- Opening Delimiter -

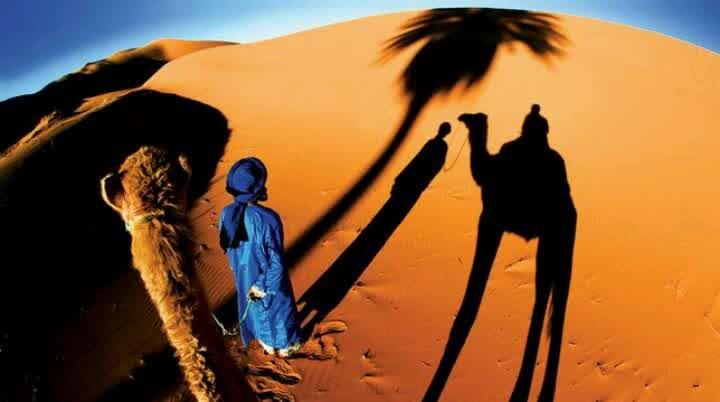 Saat Syafi'i Muda Berfatwa di Hadapan Imam Malik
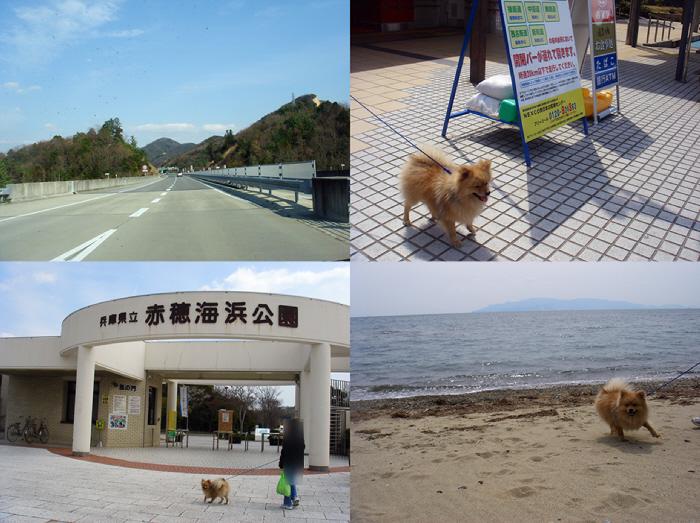 愛犬と行くETCの旅@赤穂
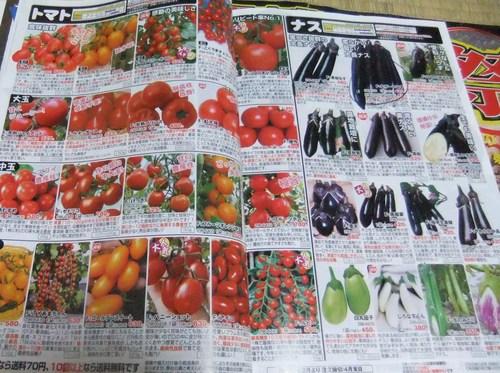 野菜の種,,,,_b0137932_21455893.jpg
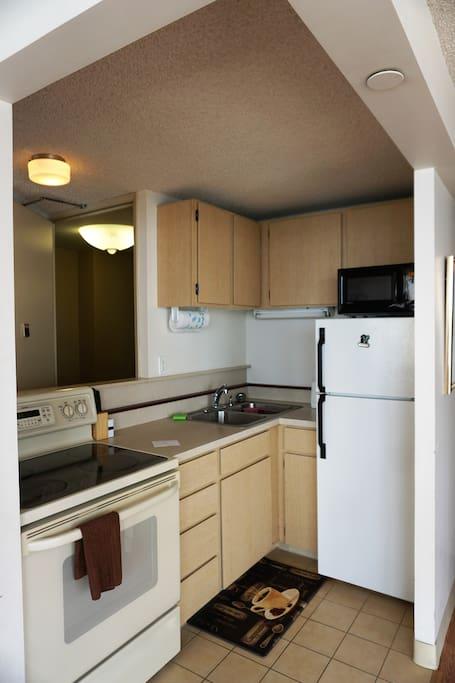 Kitchen: Fridge, Microwave, Stove/Oven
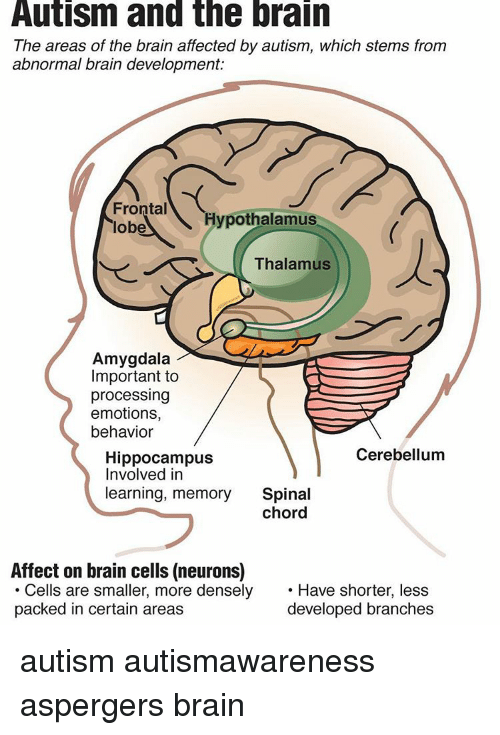 stress and its negative effects on the amygdala and hippocampus of the brain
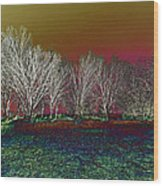 On Top Of The Hill Wood Print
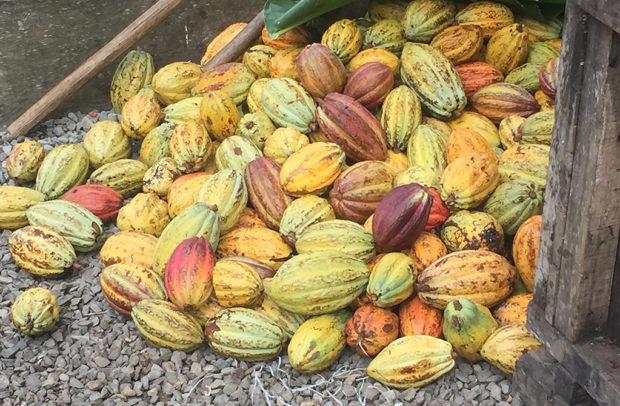 charleston cocoa academic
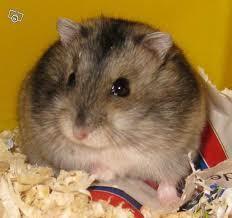 Hamstaro, rongeur Hamster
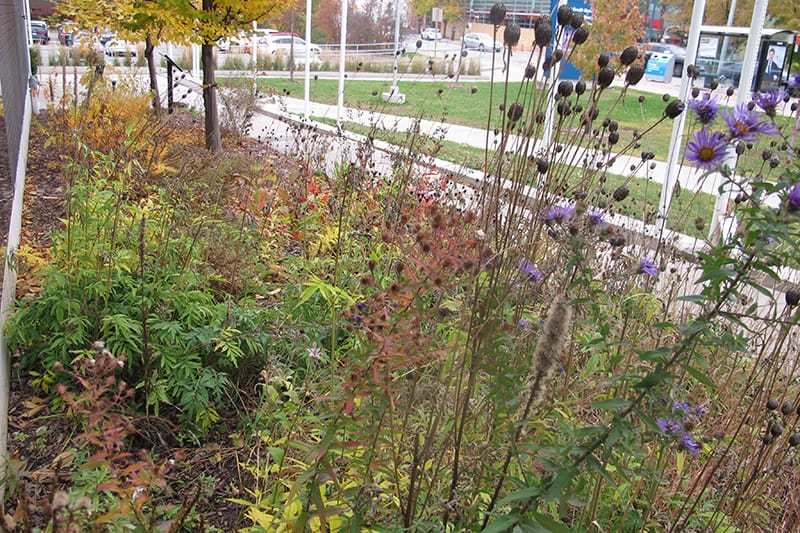 Autumn colours in a garden of flowers, plants and trees in a urban setting.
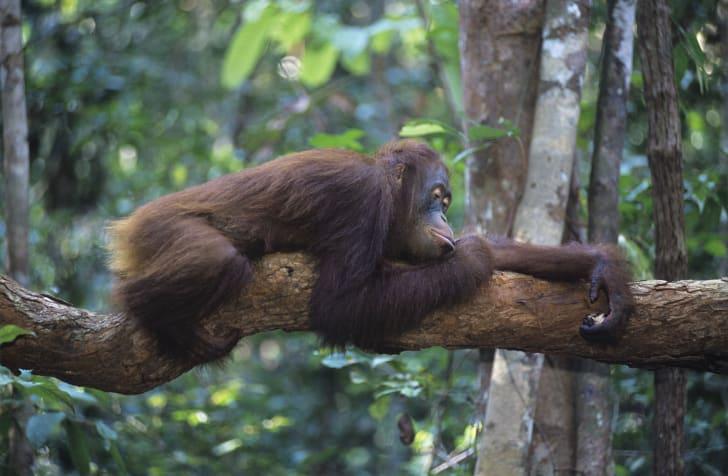 Orangutan sleeping on a tree limb.
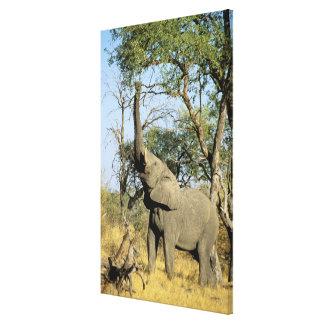 Africa, Botswana, Okavango Delta. African 2 Stretched Canvas Print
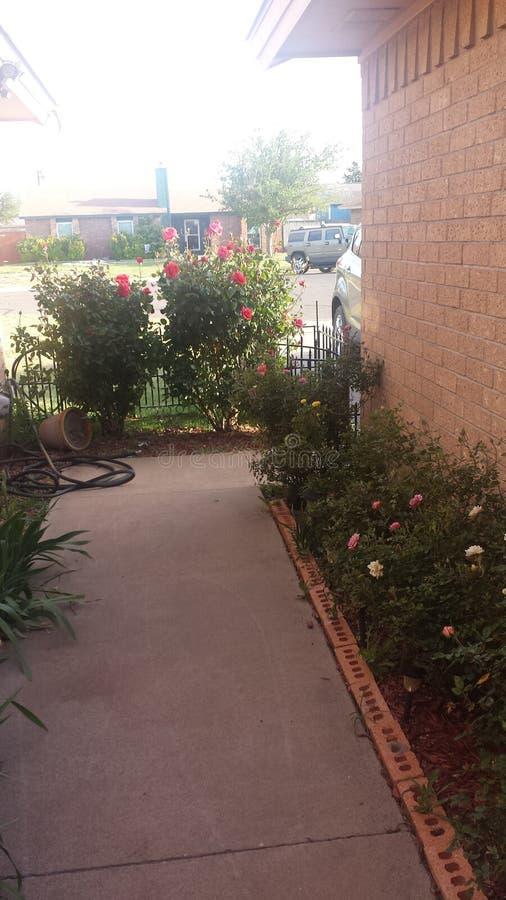 Rose Garden-gang royalty-vrije stock afbeelding
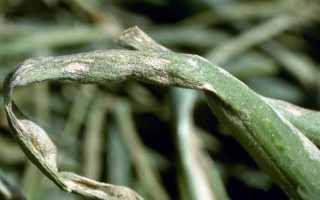 Пероноспороз: симптомы появления на луке, кабачке и помидоре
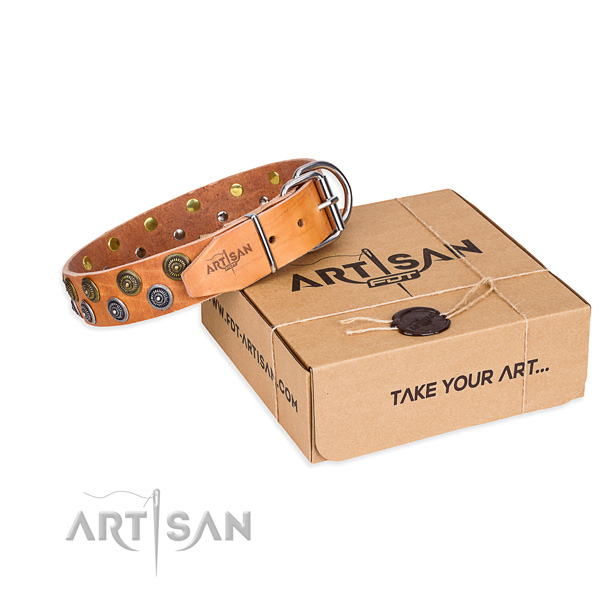 Basic training dog collar of top notch full grain leather with embellishments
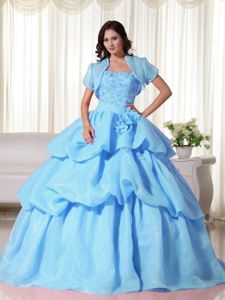 Baby Blue Strapless Organza Hand Flowery Quinceanera Gown Dress in Denton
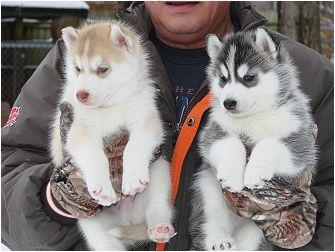 Bella cuccioli di husky pronti a partire - Husky occhi diversi ...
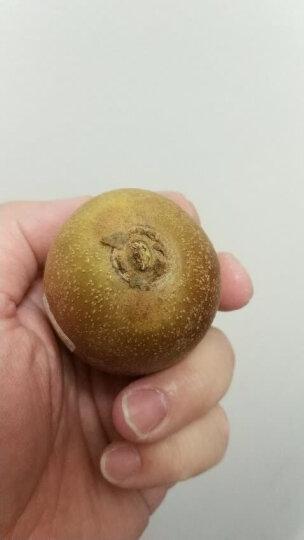 Zespri佳沛 意大利阳光金奇异果 6个装 经典爆款装 单果重约80-100g 生鲜进口水果 晒单图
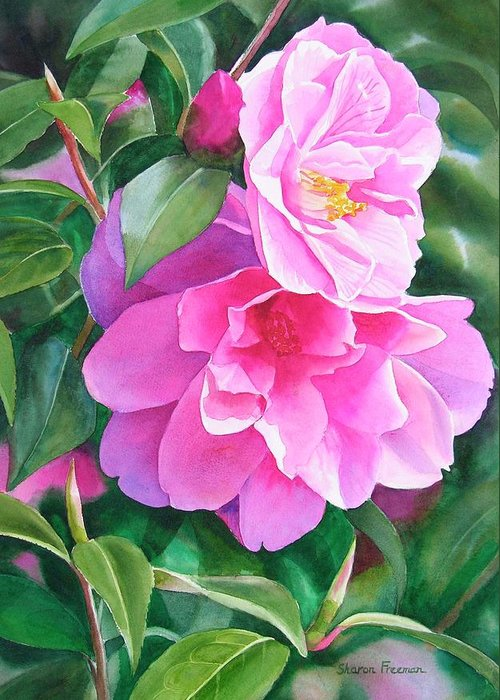 Pink Flower Greeting Card featuring the painting Deep Pink Camellias by Sharon Freeman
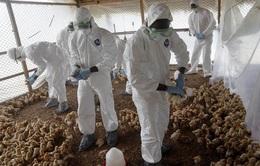 Phát hiện ổ dịch cúm gia cầm H5N1 ở miền Trung Ấn Độ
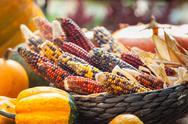 Fresh multicolored corn vegetable Stock Photos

- Closing Delimiter -

How to complete this task: Please reproduce the listing exactly from its opening line through the line that contains "Autumn colours in", both included, with all pictures omitted.

Answer for the task:
 Saat Syafi'i Muda Berfatwa di Hadapan Imam Malik
 愛犬と行くETCの旅@赤穂
 野菜の種,,,,_b0137932_21455893.jpg
 Kitchen: Fridge, Microwave, Stove/Oven
 stress and its negative effects on the amygdala and hippocampus of the brain
 On Top Of The Hill Wood Print
 charleston cocoa academic
 Hamstaro, rongeur Hamster
 Autumn colours in a garden of flowers, plants and trees in a urban setting.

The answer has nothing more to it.